Turn the lines of the entries into a Markdown table with the columns "Row" and "Line", starting at the line that contains "As shown in this image, is" and continuing through the end of the entries. Leave out blank lines.

Entries on spatial positioning

-- -- --

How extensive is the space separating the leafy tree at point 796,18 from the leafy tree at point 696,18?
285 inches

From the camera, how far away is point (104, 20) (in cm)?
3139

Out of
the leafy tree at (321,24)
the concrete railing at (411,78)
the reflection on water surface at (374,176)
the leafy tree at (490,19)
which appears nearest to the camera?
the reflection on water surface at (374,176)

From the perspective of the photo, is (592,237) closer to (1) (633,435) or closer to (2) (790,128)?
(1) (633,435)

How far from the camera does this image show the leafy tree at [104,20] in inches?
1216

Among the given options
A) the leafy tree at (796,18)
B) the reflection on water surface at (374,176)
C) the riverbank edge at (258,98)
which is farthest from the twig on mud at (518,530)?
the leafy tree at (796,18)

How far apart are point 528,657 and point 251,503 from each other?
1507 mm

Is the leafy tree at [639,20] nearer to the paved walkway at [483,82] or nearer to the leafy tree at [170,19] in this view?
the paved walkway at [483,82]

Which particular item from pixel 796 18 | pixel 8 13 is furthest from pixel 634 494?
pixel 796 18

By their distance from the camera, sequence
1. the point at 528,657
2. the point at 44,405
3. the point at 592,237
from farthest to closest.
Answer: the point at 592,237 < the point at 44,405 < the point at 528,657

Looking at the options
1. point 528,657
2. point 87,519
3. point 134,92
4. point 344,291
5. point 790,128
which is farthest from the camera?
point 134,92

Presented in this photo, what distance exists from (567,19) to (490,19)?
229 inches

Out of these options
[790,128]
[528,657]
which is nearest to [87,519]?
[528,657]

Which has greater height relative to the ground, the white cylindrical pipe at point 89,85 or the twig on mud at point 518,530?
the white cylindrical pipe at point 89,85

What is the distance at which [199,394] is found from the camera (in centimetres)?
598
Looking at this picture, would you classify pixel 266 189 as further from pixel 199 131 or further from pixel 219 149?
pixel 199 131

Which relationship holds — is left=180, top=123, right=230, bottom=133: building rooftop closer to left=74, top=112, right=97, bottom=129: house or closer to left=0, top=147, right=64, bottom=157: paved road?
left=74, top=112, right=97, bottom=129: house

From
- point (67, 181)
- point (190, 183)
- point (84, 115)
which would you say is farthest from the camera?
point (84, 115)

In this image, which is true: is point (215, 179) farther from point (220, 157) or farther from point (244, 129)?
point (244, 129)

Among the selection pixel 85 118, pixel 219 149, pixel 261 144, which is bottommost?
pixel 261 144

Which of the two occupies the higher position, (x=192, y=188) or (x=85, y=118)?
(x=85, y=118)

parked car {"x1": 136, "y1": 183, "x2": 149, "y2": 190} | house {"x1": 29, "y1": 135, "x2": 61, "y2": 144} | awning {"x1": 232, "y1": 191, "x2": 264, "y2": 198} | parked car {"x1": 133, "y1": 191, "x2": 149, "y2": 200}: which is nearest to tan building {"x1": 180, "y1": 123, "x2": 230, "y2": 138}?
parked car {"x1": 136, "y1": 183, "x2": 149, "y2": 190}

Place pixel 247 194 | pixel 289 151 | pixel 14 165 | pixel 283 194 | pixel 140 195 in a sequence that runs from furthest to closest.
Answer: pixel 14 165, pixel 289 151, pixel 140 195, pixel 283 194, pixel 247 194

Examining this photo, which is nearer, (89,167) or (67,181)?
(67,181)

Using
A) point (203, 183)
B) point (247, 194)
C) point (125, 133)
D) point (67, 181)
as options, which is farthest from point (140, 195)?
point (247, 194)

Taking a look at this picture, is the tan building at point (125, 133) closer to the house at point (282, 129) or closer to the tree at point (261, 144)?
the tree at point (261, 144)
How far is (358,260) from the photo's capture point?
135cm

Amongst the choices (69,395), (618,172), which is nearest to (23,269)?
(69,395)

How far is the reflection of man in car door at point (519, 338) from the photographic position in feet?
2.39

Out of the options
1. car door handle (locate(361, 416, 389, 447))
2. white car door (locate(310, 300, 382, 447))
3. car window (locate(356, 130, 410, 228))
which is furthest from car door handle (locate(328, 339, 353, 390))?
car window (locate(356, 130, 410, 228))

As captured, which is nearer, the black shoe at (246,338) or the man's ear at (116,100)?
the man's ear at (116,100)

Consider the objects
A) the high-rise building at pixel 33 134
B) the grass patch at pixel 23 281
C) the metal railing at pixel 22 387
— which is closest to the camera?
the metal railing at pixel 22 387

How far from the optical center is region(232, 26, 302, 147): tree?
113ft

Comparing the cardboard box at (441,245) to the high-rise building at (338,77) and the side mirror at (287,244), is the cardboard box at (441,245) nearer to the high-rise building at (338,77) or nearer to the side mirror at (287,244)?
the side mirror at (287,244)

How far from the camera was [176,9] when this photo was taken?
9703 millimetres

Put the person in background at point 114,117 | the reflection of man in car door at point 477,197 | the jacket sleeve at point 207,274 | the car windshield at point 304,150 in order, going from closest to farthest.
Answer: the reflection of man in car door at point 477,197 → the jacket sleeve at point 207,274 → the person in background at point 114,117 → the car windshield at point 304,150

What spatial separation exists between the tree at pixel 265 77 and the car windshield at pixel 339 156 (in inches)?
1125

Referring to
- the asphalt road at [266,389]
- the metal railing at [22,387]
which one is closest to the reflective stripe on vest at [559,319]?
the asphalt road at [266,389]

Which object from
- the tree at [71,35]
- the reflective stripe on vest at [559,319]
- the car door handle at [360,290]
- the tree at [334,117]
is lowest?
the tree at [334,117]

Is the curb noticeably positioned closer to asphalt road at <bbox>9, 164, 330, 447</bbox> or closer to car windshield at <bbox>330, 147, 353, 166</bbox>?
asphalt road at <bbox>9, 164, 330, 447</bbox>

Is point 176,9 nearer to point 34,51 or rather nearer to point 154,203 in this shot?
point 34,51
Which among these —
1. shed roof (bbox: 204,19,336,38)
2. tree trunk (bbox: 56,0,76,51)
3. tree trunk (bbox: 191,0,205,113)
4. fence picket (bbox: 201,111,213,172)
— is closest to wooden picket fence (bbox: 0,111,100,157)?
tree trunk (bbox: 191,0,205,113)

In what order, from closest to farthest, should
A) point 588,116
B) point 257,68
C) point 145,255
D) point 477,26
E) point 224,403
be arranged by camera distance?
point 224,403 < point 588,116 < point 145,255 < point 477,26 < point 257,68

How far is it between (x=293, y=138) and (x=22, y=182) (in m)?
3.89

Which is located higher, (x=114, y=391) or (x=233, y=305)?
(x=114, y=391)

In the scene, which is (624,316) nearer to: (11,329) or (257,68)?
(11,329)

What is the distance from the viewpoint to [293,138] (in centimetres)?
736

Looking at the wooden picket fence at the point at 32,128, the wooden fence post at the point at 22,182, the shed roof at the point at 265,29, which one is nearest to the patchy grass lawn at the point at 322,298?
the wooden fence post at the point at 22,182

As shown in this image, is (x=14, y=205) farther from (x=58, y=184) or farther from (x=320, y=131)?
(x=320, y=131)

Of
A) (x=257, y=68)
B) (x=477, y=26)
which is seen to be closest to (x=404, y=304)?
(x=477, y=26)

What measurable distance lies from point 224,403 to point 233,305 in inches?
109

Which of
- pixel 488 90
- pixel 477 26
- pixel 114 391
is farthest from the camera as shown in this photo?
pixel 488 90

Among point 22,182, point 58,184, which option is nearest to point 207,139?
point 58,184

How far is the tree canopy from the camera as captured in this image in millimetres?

-- -- --

**Result below:**
| Row | Line |
|---|---|
| 1 | As shown in this image, is (x=14, y=205) farther from (x=58, y=184) or farther from (x=320, y=131)? |
| 2 | (x=320, y=131) |
| 3 | Of |
| 4 | A) (x=257, y=68) |
| 5 | B) (x=477, y=26) |
| 6 | which is seen to be closest to (x=404, y=304)? |
| 7 | (x=477, y=26) |
| 8 | What measurable distance lies from point 224,403 to point 233,305 in inches? |
| 9 | 109 |
| 10 | Which of |
| 11 | - pixel 488 90 |
| 12 | - pixel 477 26 |
| 13 | - pixel 114 391 |
| 14 | is farthest from the camera as shown in this photo? |
| 15 | pixel 488 90 |
| 16 | Among point 22,182, point 58,184, which option is nearest to point 207,139? |
| 17 | point 58,184 |
| 18 | How far is the tree canopy from the camera as captured in this image in millimetres? |